Entries taken from a collection:
================================

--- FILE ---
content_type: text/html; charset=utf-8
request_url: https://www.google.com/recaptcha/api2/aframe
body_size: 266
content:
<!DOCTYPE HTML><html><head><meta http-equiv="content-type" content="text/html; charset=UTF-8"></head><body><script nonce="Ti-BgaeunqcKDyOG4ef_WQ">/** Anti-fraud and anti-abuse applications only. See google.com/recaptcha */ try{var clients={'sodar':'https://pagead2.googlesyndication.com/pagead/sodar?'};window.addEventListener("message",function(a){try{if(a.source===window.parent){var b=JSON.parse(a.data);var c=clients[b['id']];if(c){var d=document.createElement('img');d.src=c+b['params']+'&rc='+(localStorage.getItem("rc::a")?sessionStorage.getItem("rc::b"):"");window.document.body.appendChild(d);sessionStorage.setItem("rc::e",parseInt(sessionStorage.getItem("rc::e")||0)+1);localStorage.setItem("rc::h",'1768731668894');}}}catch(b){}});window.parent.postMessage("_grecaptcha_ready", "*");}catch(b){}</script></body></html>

================================

Exercise objective ::
All of the data above should be written out again word for word.

Response below ::
--- FILE ---
content_type: text/html; charset=utf-8
request_url: https://www.google.com/recaptcha/api2/aframe
body_size: 266
content:
<!DOCTYPE HTML><html><head><meta http-equiv="content-type" content="text/html; charset=UTF-8"></head><body><script nonce="Ti-BgaeunqcKDyOG4ef_WQ">/** Anti-fraud and anti-abuse applications only. See google.com/recaptcha */ try{var clients={'sodar':'https://pagead2.googlesyndication.com/pagead/sodar?'};window.addEventListener("message",function(a){try{if(a.source===window.parent){var b=JSON.parse(a.data);var c=clients[b['id']];if(c){var d=document.createElement('img');d.src=c+b['params']+'&rc='+(localStorage.getItem("rc::a")?sessionStorage.getItem("rc::b"):"");window.document.body.appendChild(d);sessionStorage.setItem("rc::e",parseInt(sessionStorage.getItem("rc::e")||0)+1);localStorage.setItem("rc::h",'1768731668894');}}}catch(b){}});window.parent.postMessage("_grecaptcha_ready", "*");}catch(b){}</script></body></html>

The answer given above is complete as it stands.